Short exercise
Rewrite the stretch of the records below from the line containing "In terms of" through the line containing "4. the dark collar at point (261, 159)", substituting "pale trousers" for "white trousers" and leaving everything else unchanged.

Data listing
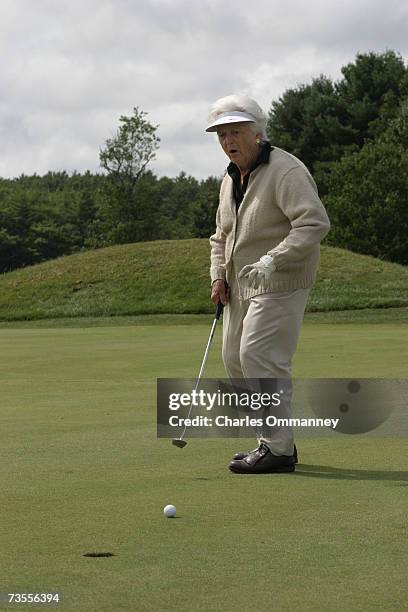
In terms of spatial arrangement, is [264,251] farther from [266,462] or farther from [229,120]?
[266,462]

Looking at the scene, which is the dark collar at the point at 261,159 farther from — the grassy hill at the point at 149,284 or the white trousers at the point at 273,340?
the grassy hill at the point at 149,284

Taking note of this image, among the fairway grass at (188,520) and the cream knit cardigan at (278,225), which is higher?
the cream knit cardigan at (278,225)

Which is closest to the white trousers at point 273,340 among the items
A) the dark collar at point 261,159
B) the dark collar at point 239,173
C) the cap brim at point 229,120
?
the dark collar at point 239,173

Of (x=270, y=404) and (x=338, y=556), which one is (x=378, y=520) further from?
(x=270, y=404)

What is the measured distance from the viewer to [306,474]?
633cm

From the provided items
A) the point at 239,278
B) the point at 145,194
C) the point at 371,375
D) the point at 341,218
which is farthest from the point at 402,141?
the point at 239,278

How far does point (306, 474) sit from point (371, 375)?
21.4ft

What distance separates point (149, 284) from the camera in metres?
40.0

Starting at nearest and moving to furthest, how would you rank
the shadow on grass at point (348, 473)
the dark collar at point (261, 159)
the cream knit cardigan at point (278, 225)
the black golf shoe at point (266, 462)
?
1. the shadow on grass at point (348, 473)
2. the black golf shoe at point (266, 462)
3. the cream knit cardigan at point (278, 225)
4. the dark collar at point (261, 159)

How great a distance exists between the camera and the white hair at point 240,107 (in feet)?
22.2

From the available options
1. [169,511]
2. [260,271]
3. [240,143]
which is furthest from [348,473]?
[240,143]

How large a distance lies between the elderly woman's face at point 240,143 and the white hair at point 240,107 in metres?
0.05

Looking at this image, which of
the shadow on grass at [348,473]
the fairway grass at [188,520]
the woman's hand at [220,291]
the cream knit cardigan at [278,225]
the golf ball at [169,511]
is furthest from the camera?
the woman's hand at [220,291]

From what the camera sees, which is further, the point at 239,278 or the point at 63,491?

...

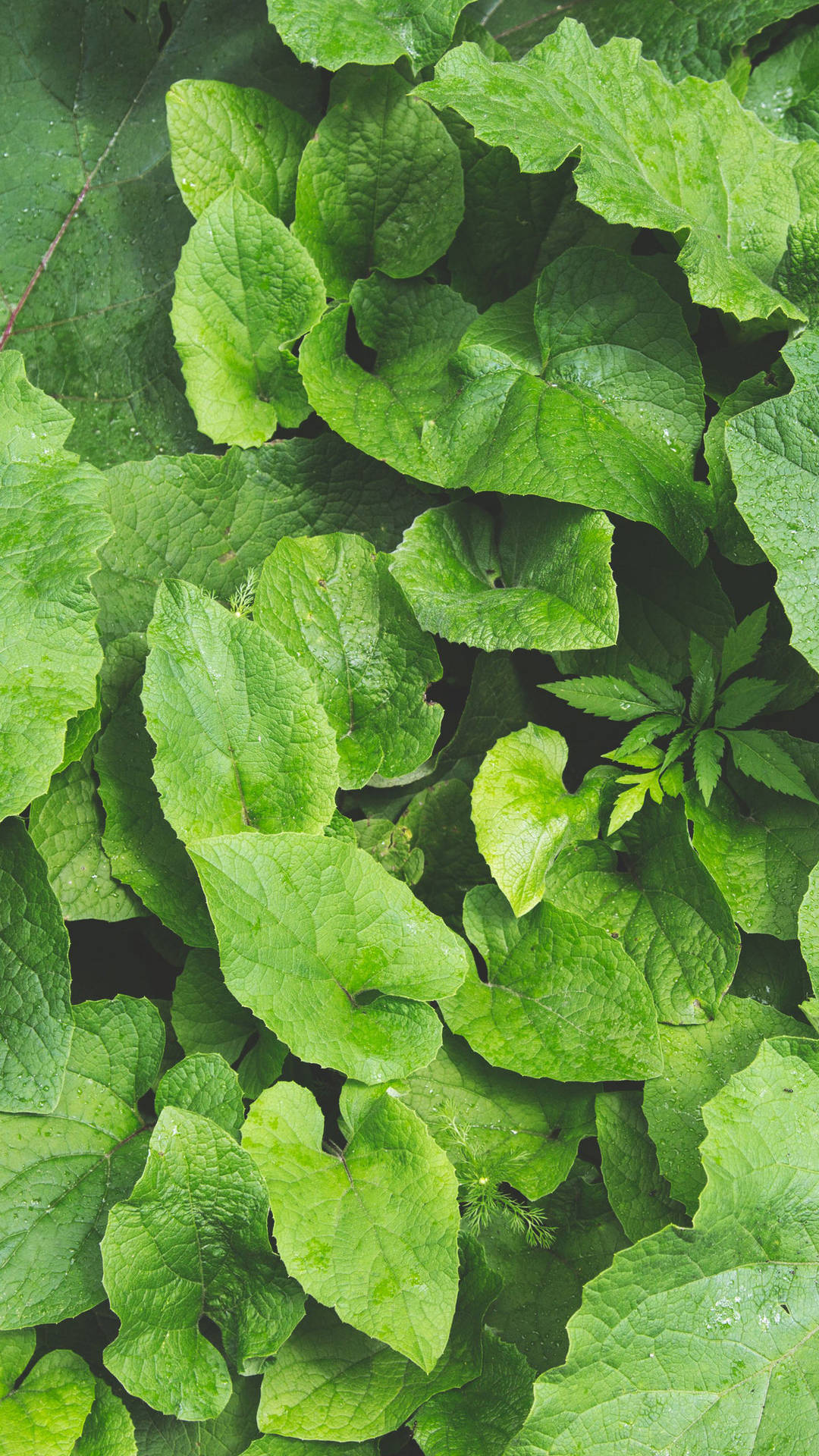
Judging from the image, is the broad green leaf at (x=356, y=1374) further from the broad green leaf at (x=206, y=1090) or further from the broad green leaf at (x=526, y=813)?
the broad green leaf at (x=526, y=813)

The answer
In terms of spatial arrangement, is [264,251] farther from [266,462] or farther from [229,120]?
[266,462]

Looking at the scene, which is the dark collar at the point at 261,159 farther from — the grassy hill at the point at 149,284 or the pale trousers at the point at 273,340?
the grassy hill at the point at 149,284

Taking note of this image, among the fairway grass at (188,520) and the cream knit cardigan at (278,225), which is higher?
the cream knit cardigan at (278,225)

Which is closest to the pale trousers at point 273,340 among the items
A) the dark collar at point 261,159
B) the dark collar at point 239,173
C) the cap brim at point 229,120
?
the dark collar at point 239,173

Of (x=270, y=404) and (x=338, y=556), which one is (x=378, y=520) further from?
(x=270, y=404)

What is the measured distance from the viewer to [306,474]?
633cm

From the provided items
A) the point at 239,278
B) the point at 145,194
C) the point at 371,375
D) the point at 341,218
which is farthest from the point at 402,141?
the point at 239,278

How far does point (306, 474) sit from point (371, 375)?
21.4ft

What distance separates point (149, 284) from the camera in metres?
40.0

Starting at nearest and moving to furthest, how would you rank
the shadow on grass at point (348, 473)
the dark collar at point (261, 159)
the cream knit cardigan at point (278, 225)
the black golf shoe at point (266, 462)
?
1. the shadow on grass at point (348, 473)
2. the black golf shoe at point (266, 462)
3. the cream knit cardigan at point (278, 225)
4. the dark collar at point (261, 159)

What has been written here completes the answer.